● **Source document**:
Content starts
Frank Pepe Pizzeria Napoletana, commonly known as Frank Pepe's or simply Pepe's (), is a popular pizza restaurant in the Wooster Square neighborhood of New Haven, Connecticut, at 163 Wooster Street. Opened in 1925, it is one of the oldest and best known pizzerias in the United States.

Frank Pepe 
Pepe's was founded in 1925 by Frank Pepe (April 15, 1893 – September 6, 1969), an Italian immigrant. Pepe was born in Maiori, Italy, and immigrated to New Haven in 1909 when he was a teenager. The quintessential Wooster Square Italian immigrant took a job at a New Haven factory, but wasn't fond of continuing there. During World War I, Pepe went back to Italy to fight for his native country. Upon returning, he soon landed a job working at a bakery on Wooster Street.  Pepe began walking through the Wooster Square market and sold his "tomato pies" off of a special headdress. After saving enough money, he was able to buy a wagon from which he sold his pizzas. He was so successful that he was eventually able to take over his employer's business and turn it into the first "Frank Pepe Pizzeria Napoletana" on June 16, 1925. Frank Pepe died on September 6, 1969.
Content ends
● **Tasks and exercises**:
(a) From the text about Frank Pepe's pizzeria, print the part that begins at the words "Frank Pepe Pizzeria Napoletana, commonly" and stops after the words "the United States.".
(b) According to the text about Frank Pepe's pizzeria, in what Italian town was Frank Pepe born?

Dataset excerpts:
Content starts
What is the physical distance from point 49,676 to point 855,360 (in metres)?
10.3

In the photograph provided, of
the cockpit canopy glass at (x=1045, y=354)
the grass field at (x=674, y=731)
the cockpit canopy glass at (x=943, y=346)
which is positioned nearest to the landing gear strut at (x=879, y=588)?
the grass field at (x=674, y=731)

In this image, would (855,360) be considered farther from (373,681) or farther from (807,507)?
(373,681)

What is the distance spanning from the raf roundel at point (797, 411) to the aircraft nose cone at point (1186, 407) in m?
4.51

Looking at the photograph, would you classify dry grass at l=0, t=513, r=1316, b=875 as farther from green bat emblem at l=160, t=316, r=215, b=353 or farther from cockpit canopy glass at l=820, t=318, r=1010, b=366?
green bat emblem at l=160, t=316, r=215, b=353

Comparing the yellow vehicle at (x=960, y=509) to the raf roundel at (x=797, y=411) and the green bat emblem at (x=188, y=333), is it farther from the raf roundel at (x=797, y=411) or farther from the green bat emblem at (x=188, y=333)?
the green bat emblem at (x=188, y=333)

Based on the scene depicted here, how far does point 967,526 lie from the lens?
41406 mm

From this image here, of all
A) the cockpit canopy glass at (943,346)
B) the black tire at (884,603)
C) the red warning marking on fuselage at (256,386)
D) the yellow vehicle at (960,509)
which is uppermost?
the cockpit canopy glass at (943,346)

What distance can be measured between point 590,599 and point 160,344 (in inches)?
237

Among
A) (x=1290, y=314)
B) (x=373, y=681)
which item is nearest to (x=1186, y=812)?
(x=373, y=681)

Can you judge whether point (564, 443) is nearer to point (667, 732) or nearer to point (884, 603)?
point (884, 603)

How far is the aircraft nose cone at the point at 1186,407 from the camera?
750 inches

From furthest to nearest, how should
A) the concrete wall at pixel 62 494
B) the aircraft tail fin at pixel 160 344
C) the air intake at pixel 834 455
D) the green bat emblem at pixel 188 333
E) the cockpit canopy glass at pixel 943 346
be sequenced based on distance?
Content ends
● **Exercise results**:
(a)
Frank Pepe Pizzeria Napoletana, commonly known as Frank Pepe's or simply Pepe's (), is a popular pizza restaurant in the Wooster Square neighborhood of New Haven, Connecticut, at 163 Wooster Street. Opened in 1925, it is one of the oldest and best known pizzerias in the United States.

(b) Maiori